Carlo Altoviti, au soir de sa vie, entreprend la rédaction de ses mémoires. Il retrace en même temps l'histoire de l'Italie de l'époque. Né en 1855, sujet vénitien, il est élevé dans le château de son oncle et de sa tante au Frioul, le comte et la comtesse de Fratta. Sa mère est morte, on ne sait pas grand-chose de son père, et il est un peu la honte de la famille, il passe son temps à la cuisine avec les domestiques et n'approche que très peu ses nobles parents, sauf Pisana, sa cousine, un peu plus jeune que lui, et très délurée, à qui il est terriblement attaché, cet attachement étant la grande constante de sa vie. Carlino grandit entre l'indifférence de sa famille, ses jeux d'enfant et l'affection de certains domestiques. Il observe également tous les gens qui l'entourent avec malice et clairvoyance. Les us et les coutumes semblent encore sortis du Moyen-Âge par certains aspects, Venise est loin, même si ses prisons font peur et pour de bonnes raisons. Carlino grandit, on lui découvre des capacités et il part étudier le droit à Padoue. Les choses s'animent au château de Fratta avec les deux filles de la famille qui grandissent et leurs soupirants. Et l'Histoire se met en marche, les échos de la Révolution française arrivent jusqu'au Frioul, étouffés d'abord, puis de plus en plus insistants, et un jour l'armée française franchit les frontières….

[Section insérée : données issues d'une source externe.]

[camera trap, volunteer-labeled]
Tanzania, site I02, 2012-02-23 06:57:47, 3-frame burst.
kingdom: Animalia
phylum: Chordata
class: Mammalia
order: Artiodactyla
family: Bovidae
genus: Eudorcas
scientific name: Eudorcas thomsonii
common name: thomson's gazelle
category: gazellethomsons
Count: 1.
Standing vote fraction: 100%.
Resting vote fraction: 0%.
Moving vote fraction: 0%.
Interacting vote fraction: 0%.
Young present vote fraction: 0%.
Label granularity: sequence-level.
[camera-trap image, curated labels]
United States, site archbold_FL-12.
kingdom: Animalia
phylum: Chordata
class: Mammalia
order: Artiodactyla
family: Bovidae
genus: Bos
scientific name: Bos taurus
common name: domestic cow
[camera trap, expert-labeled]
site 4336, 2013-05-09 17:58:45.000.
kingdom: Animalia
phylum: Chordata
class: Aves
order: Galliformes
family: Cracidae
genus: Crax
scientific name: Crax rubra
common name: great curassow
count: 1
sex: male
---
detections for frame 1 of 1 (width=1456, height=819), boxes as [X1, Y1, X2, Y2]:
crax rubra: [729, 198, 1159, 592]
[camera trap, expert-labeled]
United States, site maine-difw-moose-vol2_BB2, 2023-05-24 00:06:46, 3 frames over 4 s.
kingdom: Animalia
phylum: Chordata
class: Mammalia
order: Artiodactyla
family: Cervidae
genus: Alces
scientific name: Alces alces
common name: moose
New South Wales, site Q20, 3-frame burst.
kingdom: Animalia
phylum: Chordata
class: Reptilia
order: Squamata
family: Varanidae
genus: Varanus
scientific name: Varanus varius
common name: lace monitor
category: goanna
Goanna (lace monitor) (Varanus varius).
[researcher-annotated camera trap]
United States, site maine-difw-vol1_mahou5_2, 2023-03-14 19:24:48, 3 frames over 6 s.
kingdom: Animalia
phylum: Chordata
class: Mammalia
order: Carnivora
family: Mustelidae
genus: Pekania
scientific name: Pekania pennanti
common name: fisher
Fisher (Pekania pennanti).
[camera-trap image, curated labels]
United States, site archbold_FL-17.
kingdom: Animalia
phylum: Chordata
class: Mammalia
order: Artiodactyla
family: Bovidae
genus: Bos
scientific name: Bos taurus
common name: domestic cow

Impossible à résumer ce long roman de plus de 800 pages, dans lequel les péripéties et les rebondissements ne manquent pas.
Ippolito Nievo crée un personnage attachant, il nous relate les différentes étapes de sa vie, son enfance et sa jeunesse, ses amours, ses amitiés. Mais Carlino est un très fin observateur, et se met souvent dans ces mémoires en arrière plan, préférant croquer avec malice et finesse les personnes qu'il rencontre, celles de son entourage, comme celles qui font l'histoire, il croise même Napoléon. L'écriture est vive et plaisante, et fait qu'on tourne les pages sans même sans rendre compte. La partie la plus réussie et la plus longue du roman est consacrée à l'enfance et aux jeunes années de notre héros, la maturité est passée très vite, et l'entrée dans la vieillesse avec la mort de nombreux personnages est un peu trop sentimentale à mon goût, mais cela convient peut être à un vieillard. Nievo clôt son livre en 1858, presque au moment où il l'écrit, et nous restons donc en suspens pour la fin de la grande Histoire, avant la fin des opérations qui vont aboutir à la création de cet nouvel état italien, que l'auteur et son personnage souhaitent si ardemment. le personnage principal a probablement emprunté de nombreux éléments à l'auteur, difficile de faire la part des choses, puisqu'il ne vivent pas tout à fait à la même époque, mais très certainement ils partagent la même philosophie de la vie, les même espoirs.